Hybridization SequenceLast Bug #13968

stephenrawls · 2019-01-23T06:29:32Z

Description

I am experiencing a crash related to hybridization and the SequenceLast operator. It is currently consistently crashing for me, but others in team haven't been able to reproduce.

Environment info (Required)

----------Python Info----------
Version      : 3.7.2
Compiler     : Clang 9.0.0 (clang-900.0.39.2)
Build        : ('default', 'Dec 27 2018 07:35:45')
Arch         : ('64bit', '')
------------Pip Info-----------
Version      : 18.1
Directory    : /usr/local/lib/python3.7/site-packages/pip
----------MXNet Info-----------
Version      : 1.3.0
Directory    : /usr/local/lib/python3.7/site-packages/mxnet
Commit Hash   : b3be92f4a48bce62a5a8424271871c2f81c8f7f1
----------System Info----------
Platform     : Darwin-16.7.0-x86_64-i386-64bit
system       : Darwin
node         : dca90487206c.ant.amazon.com
release      : 16.7.0
version      : Darwin Kernel Version 16.7.0: Sun Oct 28 22:30:19 PDT 2018; root:xnu-3789.73.27~1/RELEASE_X86_64
----------Hardware Info----------
machine      : x86_64
processor    : i386
b'machdep.cpu.extfeatures: SYSCALL XD 1GBPAGE EM64T LAHF LZCNT PREFETCHW RDTSCP TSCI'
b'machdep.cpu.leaf7_features: SMEP ERMS RDWRFSGS TSC_THREAD_OFFSET BMI1 HLE AVX2 BMI2 INVPCID RTM SMAP RDSEED ADX IPT SGX FPU_CSDS MPX CLFSOPT'
b'machdep.cpu.features: FPU VME DE PSE TSC MSR PAE MCE CX8 APIC SEP MTRR PGE MCA CMOV PAT PSE36 CLFSH DS ACPI MMX FXSR SSE SSE2 SS HTT TM PBE SSE3 PCLMULQDQ DTES64 MON DSCPL VMX SMX EST TM2 SSSE3 FMA CX16 TPR PDCM SSE4.1 SSE4.2 x2APIC MOVBE POPCNT AES PCID XSAVE OSXSAVE SEGLIM64 TSCTMR AVX1.0 RDRAND F16C'
b'machdep.cpu.brand_string: Intel(R) Core(TM) i7-7660U CPU @ 2.50GHz'
----------Network Test----------
Setting timeout: 10
Timing for MXNet: https://github.com/apache/incubator-mxnet, DNS: 0.0341 sec, LOAD: 0.6150 sec.
Timing for Gluon Tutorial(en): http://gluon.mxnet.io, DNS: 0.0352 sec, LOAD: 0.2739 sec.
Timing for Gluon Tutorial(cn): https://zh.gluon.ai, DNS: 0.0428 sec, LOAD: 0.2802 sec.
Timing for FashionMNIST: https://apache-mxnet.s3-accelerate.dualstack.amazonaws.com/gluon/dataset/fashion-mnist/train-labels-idx1-ubyte.gz, DNS: 0.0420 sec, LOAD: 0.3961 sec.
Timing for PYPI: https://pypi.python.org/pypi/pip, DNS: 0.0305 sec, LOAD: 0.8088 sec.
Timing for Conda: https://repo.continuum.io/pkgs/free/, DNS: 0.0337 sec, LOAD: 0.1836 sec.

I'm using Python

Unfortunately I don't have a minimal reproducible example yet. Every time I try, the bug does not occur in my condensed example.
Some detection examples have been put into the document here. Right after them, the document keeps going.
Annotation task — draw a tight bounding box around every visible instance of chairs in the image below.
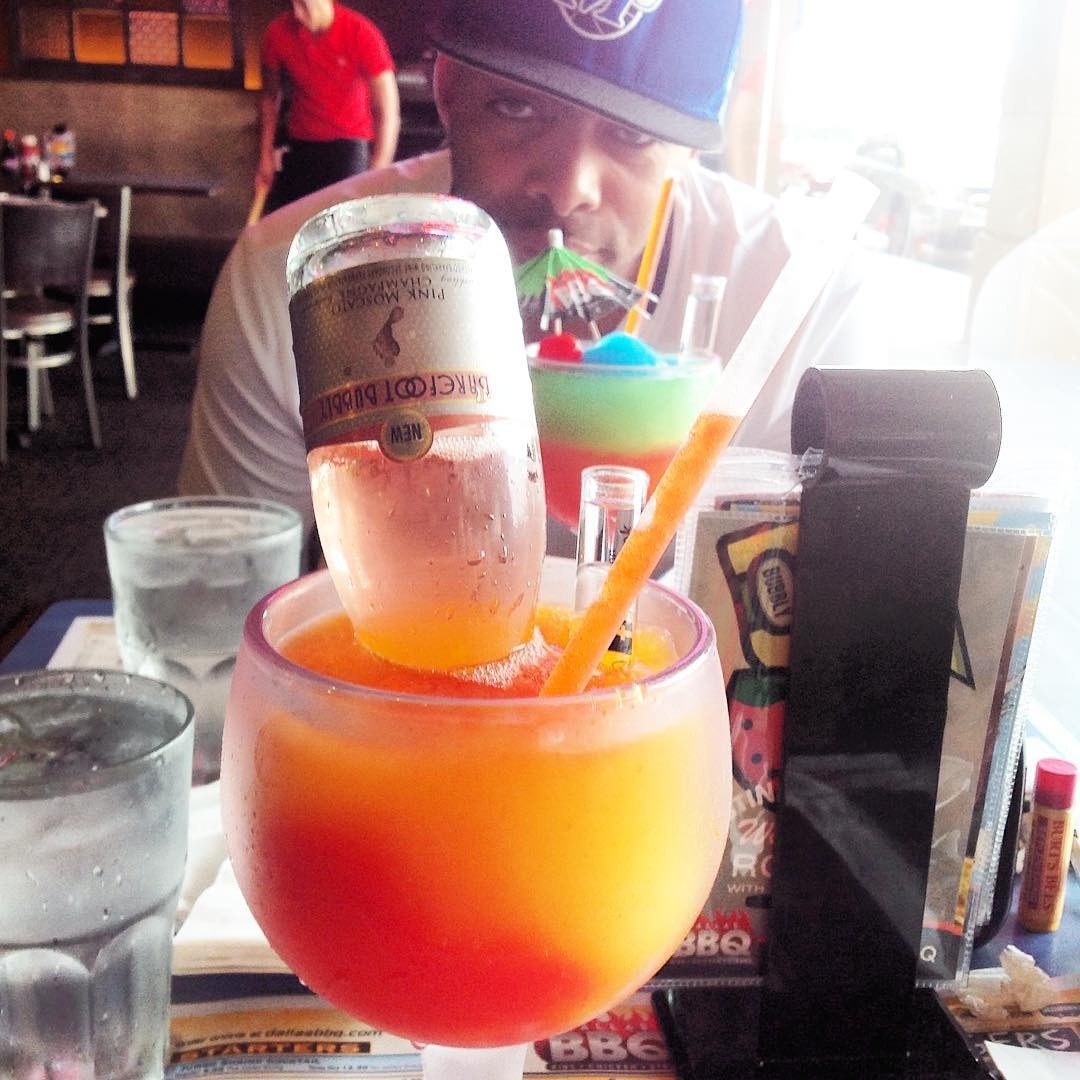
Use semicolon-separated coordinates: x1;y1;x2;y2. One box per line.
23;190;139;420
0;194;104;466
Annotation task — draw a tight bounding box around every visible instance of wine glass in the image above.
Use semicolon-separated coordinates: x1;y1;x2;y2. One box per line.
219;553;733;1080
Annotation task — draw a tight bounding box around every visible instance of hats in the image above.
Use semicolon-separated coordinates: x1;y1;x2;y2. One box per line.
426;0;744;151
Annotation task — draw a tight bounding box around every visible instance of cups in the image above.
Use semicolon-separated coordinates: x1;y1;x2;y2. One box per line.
103;495;302;788
526;337;720;589
1;664;195;1080
672;445;802;599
The problem I have is that I am seeing the following error message:

 File ".../lib/python3.4/site-packages/mxnet/base.py", line 251, in check_call
    raise MXNetError(py_str(_LIB.MXGetLastError()))
mxnet.base.MXNetError: [23:04:29] .../src/src/imperative/imperative_utils.cc:58: Check failed: !ndinputs.back()->is_none() node_264 0
Stack trace returned 10 entries:
[bt] (0) .../lib/libmxnet.so(dmlc::StackTrace()+0x3d) [0x7ff375cd4e0d]
[bt] (1) .../lib/libmxnet.so(mxnet::imperative::RunGraph(bool, nnvm::IndexedGraph const&, std::vector<mxnet::NDArray*, std::allocator<mxnet::NDArray*> >, unsigned long, unsigned long, std::vector<mxnet::OpReqType, std::allocator<mxnet::OpReqType> >&&, std::vector<unsigned int, std::allocator<unsigned int> >&&, std::vector<mxnet::OpStatePtr, std::allocator<mxnet::OpStatePtr> >*, std::vector<mxnet::DispatchMode, std::allocator<mxnet::DispatchMode> > const&, bool)+0x5a4) [0x7ff375e4a924]
[bt] (2) .../lib/libmxnet.so(mxnet::Imperative::Backward(std::vector<mxnet::NDArray*, std::allocator<mxnet::NDArray*> > const&, std::vector<mxnet::NDArray*, std::allocator<mxnet::NDArray*> > const&, std::vector<mxnet::NDArray*, std::allocator<mxnet::NDArray*> > const&, bool, bool, bool)+0x22fc) [0x7ff375e3969c]
[bt] (3) .../lib/libmxnet.so(MXAutogradBackwardEx+0x2e0) [0x7ff375cfe640]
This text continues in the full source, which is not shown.